Pour le vigneron, les thés de compost oxygénés s'inscrivent dans une démarche de régénération des sols et des plantes. (© R. Euvrard)

 

Quel est le programme en cette fin février sur le domaine ?

Dans le métier de vigneron, j’apprécie tout particulièrement la diversité des activités. Alterner des journées en extérieur et des journées à l’abri, au chaud. J’ai remis un pied dans le chai avec le transfert de mes quelques hectolitres de gamay dans un œuf en grès, pour finir l’élevage avant les mises en bouteilles du printemps. C’est presque étrange d’y retourner, de se remettre à laver des tuyaux, la pompe, tout le petit matériel nécessaire au bon déroulé du travail de cave. Me revient, de fait, une question que j’avais mise de côté : l’achat d’une pompe. Alain, un voisin vigneron pré-retraité m’a prêté une pompe classique à rotor pour les dernières vendanges. Mais j’aimerais un outil plus doux, plus adapté à mon objectif de faire un vin avec le minimum d’ajouts (dont sulfites). Mais c’est difficile de m’y retrouver entre les différents matériels, avec des prix très variables (quelques centaines d’euros jusqu’à plusieurs milliers).

 

Et le projet de complantation, où en est-il ?

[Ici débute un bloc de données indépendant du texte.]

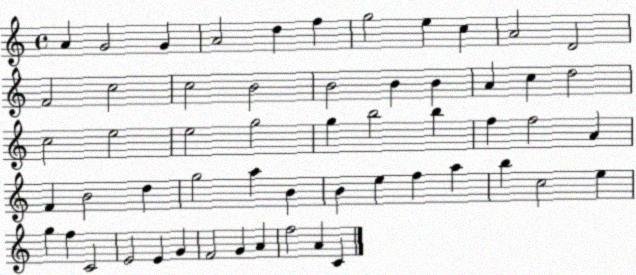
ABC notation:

X:1
T:Untitled
M:4/4
L:1/4
K:C
A G2 G A2 d f g2 e c A2 D2 F2 c2 c2 B2 B2 B B A c d2 c2 e2 e2 g2 g b2 b f f2 A F B2 d g2 a B B e f a b c2 e g f C2 E2 E G F2 G A f2 A C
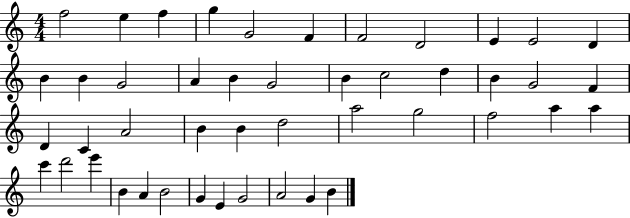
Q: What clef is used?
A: treble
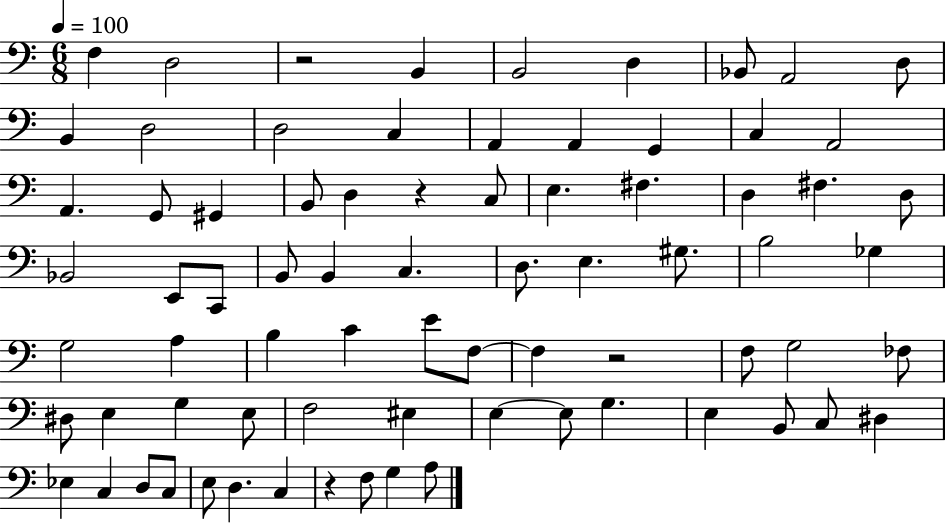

J’ai profité du mois de février pour aller prélever des sarments chez d’autres vignerons. J’envisage cette année de mettre en place une petite pépinière privée pour produire mes propres complants. J’ai contacté quelques voisins qui m’avaient dit avoir des vieilles sélections massales de melon B, et dont une sélection a déjà été effectuée pour écarter les plants virosés ou suspects. J’aime l’idée d’intégrer un patrimoine d’autres lieux, d’autres histoires. Dans la parcelle de Jean-Baptiste, un jeune vigneron de Mouzillon, c’est ainsi son arrière-grand-mère qui avait participé à la plantation. J’achèterai en complément quelques fagots de porte-greffes chez un pépiniériste et me prendrai quelques jours, la taille terminée, pour greffer le tout avant leur plantation. Une affaire à suivre.

Robin Euvrard est allé prélever des sarments chez d'autres vignerons, pour ses futurs complants (© R. Euvrard)

 

La taille est-elle finie ?

Elle est désormais bien lancée, le dos courbé auprès des ceps. Le plaisir de l’activité de plein air, c’est de suivre le rythme de la météo en direct. Au début du mois est passé un bon coup de froid, comme partout ailleurs, avec gelées et un petit épisode neigeux. Pull, sous-pull, chaussettes en laine, l’équipement de montagne pour se garantir un minimum de confort. Pour ce coup-là, le petit feu dans la « brouette à sarments » a fait son effet. Et depuis quelques jours, il règne un grand soleil avec une remontée des températures, on taille avec à peine un pull sur les épaules. Drôle de saison. Mais qui fait déjà paraître une pointe d’inquiétude avec les deux hectares qu’il me reste à tailler. Si les températures hautes se maintiennent, le débourrement risque d’être précoce… et la période de risque pour le gel allongée… J’essaie de laisser ça de côté, mais un coin de ma tête ne peut s’empêcher d’y penser.